Top L – this year’s batch: Top R – last year’s batch with just the stem-ends and onions, and Bottom – the conventional batch from the year before that.
1 kilo (about 2 lbs) kohlrabi, greens and all
2 red onions, peeled and sliced thick (optional)
15-20gms whole coriander seeds
25gms rai seeds (a variety of mustard with tiny seeds used primarily for pickling in N India)
20gms Kashmiri chilli (cayenne) powder
10gms hot chilli powder (Rajasthani or Guntur chillies)
250ml mustard oil
1/4 tsp hing
To prepare the kohlrani take a thick slice off the top with the greens attached. Trim off the remaining leaves. Tail to remove the root end. Rinse the kohlrabi and the leaves to wash off dirt. Do not peel the kohlrabi. Cut the head into large dice (about 2x2x1 cm). If the leaves are very big, as mine were, snap them into half. Spread the prepped vegetables on a cotton towel and leave to dry in the shade for a day or overnight.
Lightly crush the coriander and mustard seeds in a pestle and mortar. Traditionally, they are left whole. Take all the spices and salt in a large non-reactive (glass or steel) vessel. Add mustard oil. Add the prepped kohlrabi and mix it well. Leave the mix for a few hours to allow the salt to draw some of the water out and create a spicy brine.
Transfer to a clean glass jar or ceramic crock. Press the vegetables down so that there is a layer of oil on top. This layer is what creates a seal and prevents the vegetables from coming in contact with oxygen. This anaerobic, acidic environment is the perfect medium for the good bacteria to thrive; the bad ones need oxygen. It is not necessary to keep the jar in the sun but warmer temperature will quicken the process. Too strong a sun will also soften the pickle. What you are after is a nice crunch that lasts.

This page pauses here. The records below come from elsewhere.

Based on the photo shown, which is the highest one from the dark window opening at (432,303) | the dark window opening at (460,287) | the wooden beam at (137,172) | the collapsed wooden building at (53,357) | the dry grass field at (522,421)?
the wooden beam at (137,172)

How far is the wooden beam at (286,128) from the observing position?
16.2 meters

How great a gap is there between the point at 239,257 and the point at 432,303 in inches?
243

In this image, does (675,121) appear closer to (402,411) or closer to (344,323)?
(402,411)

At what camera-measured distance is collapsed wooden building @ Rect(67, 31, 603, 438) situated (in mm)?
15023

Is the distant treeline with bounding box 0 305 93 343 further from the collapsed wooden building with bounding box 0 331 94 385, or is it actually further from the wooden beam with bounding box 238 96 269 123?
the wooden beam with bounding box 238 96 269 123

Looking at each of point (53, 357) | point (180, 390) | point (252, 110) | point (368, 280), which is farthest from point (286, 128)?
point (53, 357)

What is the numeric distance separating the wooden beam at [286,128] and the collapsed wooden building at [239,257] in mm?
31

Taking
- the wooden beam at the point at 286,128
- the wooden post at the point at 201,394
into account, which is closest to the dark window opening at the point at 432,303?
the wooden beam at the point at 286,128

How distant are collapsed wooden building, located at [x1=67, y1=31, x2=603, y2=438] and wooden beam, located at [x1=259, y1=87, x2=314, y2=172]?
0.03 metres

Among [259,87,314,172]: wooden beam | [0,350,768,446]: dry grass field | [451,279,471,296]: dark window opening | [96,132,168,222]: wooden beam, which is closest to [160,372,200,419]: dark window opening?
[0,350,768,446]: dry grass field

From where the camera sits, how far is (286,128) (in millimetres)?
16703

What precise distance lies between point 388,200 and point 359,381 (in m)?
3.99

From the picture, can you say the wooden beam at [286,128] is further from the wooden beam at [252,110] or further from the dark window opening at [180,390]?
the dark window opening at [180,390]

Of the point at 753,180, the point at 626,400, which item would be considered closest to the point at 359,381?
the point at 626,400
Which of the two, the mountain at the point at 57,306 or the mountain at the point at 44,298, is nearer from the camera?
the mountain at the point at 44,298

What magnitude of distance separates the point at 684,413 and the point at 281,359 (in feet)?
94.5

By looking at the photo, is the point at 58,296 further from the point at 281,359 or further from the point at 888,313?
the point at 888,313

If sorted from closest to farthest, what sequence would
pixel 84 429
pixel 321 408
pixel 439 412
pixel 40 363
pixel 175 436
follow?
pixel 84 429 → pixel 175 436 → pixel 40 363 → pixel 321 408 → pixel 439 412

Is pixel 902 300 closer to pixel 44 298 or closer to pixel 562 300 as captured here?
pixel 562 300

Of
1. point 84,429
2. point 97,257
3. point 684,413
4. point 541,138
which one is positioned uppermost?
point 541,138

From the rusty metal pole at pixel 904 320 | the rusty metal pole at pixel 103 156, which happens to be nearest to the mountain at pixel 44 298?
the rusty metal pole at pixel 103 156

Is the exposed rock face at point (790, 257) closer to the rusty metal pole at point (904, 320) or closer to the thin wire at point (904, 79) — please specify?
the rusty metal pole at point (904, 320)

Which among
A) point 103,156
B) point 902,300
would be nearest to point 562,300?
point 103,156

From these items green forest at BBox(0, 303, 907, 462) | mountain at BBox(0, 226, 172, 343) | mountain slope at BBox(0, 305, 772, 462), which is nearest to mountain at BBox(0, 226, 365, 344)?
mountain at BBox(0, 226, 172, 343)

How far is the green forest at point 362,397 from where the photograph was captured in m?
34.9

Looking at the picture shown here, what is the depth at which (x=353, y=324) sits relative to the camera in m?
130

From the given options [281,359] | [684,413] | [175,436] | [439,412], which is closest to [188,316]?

Make sure to stir and mix the pickle once every day for a week. This will ensure the spices, and more importantly the salt, is evenly distributed which will bring fermentation to a halt. If you find the pickle is bubbling away add more salt to create a concentrated brine that will stop all bacteria in their track. Yes, Indian pickles are primarily salt-cured, with only a little fermentation at the start to bring in some acid for a good tang. [If you’d like to make a low-salt pickle you may want to refrigerate it.] Let the pickle cure for 2-4 weeks and enjoy. It pairs beautifully with khichdi.
Variations: Use cauliflower (broken into large florets) or sliced onions instead of kohlrabi.